Indiana Living

January 8 2006

Unstuff the Garage

​Here's how to fit your car in its rightful place one more

By: Courtenay Edelhart

It took Leora Saich about 30 minutes to dig out and warm up her car after the first heavy snowfall of the season last month.

"I don't know what happened to my snow scraper." she said. "It may be in the garage."

That would make it hard to find. Saich's garage is packed with garden tools, an old sandbox, leftover lumber from a long finished deck . . . just about everything imaginable. Except a car.

Saich, 41, who lives just south of Broad Ripple, is among the legions of homeowners whose garages are more storage unit than vehicle shelter. "It's not that I have that much stuff really."  she said sheepishly.  "It's just where i put things.  It's kind of become a catch-all.  I just throw things in there and forget about them."

According to a survey commissioned by Lowe's and conducted by Harris Interactive, more than one out 10 adults said they would be embarrased if others saw their garage.

That needn't be so. It's not that hard to rescue long-suffering vehicles from the elements and snow plows said Mary Balph, a professional organizer who owns Get It Together in Madison.

"The first thing you want to do is look at it with the eyes of a stranger." she said.  "Take an objective look at the garage now and then try to visualize it as you'd want it to look."

​Then empty out the garage completely and start sorting, Balph said.

​Create a trash pile and a separate pile for donations. Still other piles should be items grouped by theme, such as automotive, holiday decor or sports equipment.

"Place like with like."  Balph said.  "Then put them in boxes or containers and label them so you'll know how to find them."

Be ruthless when it comes to discarding things you haven't used in years, urged Debbie Stanley, author or "Organize Your Home . . . In No Time." (Que Publishing $16.95).

"If you have more stuff than you have room, you have to either decrease the stuff or increase the space." she said. "Or you can do a little bit of both."

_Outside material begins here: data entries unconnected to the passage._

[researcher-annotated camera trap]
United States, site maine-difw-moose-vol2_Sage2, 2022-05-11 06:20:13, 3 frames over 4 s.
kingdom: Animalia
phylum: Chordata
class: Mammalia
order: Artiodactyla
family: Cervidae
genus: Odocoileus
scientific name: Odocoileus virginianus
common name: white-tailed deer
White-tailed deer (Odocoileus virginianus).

That, of course, is the hardest part of getting organized: letting go. For many people, it's an emotional process.

"I had one client who was recently divorced who had a whole house worth of stuff crammed into a one-bedroom condo, an what it came down to is he didn't want to accept that he was divorced and living alone." she said.  "Sometimes there are underlying issues that make reality hard to face."

Don't fret if initially it doesn't look like you have enough room for the things you want to keep after the painful purge.  Hardware and home-improvement stores carry all kinds of mounted or upright shelving, as well as hooks for hanging bikes, ladders, and other items on walls, said Dana Carney, a professional organizer who runs a company called Organizing Indy.

"Get as much as you can up off the floor."  she said.  "You'd be amazed how much storage space you can find if you just look up."

Kathy Wilson, 45, Oakwood, Ill hired Organizing Indy's Carney not long ago to make her garage usable again.  Along with an astounding accumulation of junk Wilson's obsessive-compulsive husband had been hoarding, the garage also housed a workshop for various projects, including restoring old cars.

"You almost had to move things around just to walk through it."  Wilson said.  "It was that full."

It took eight hours to purge most of the garage's contents and organize what remained, but Wilson considers the effort well worth it.

"It's so wonderful, absolutely wonderful, not to have to scrape your windows or warm up your car forever every morning."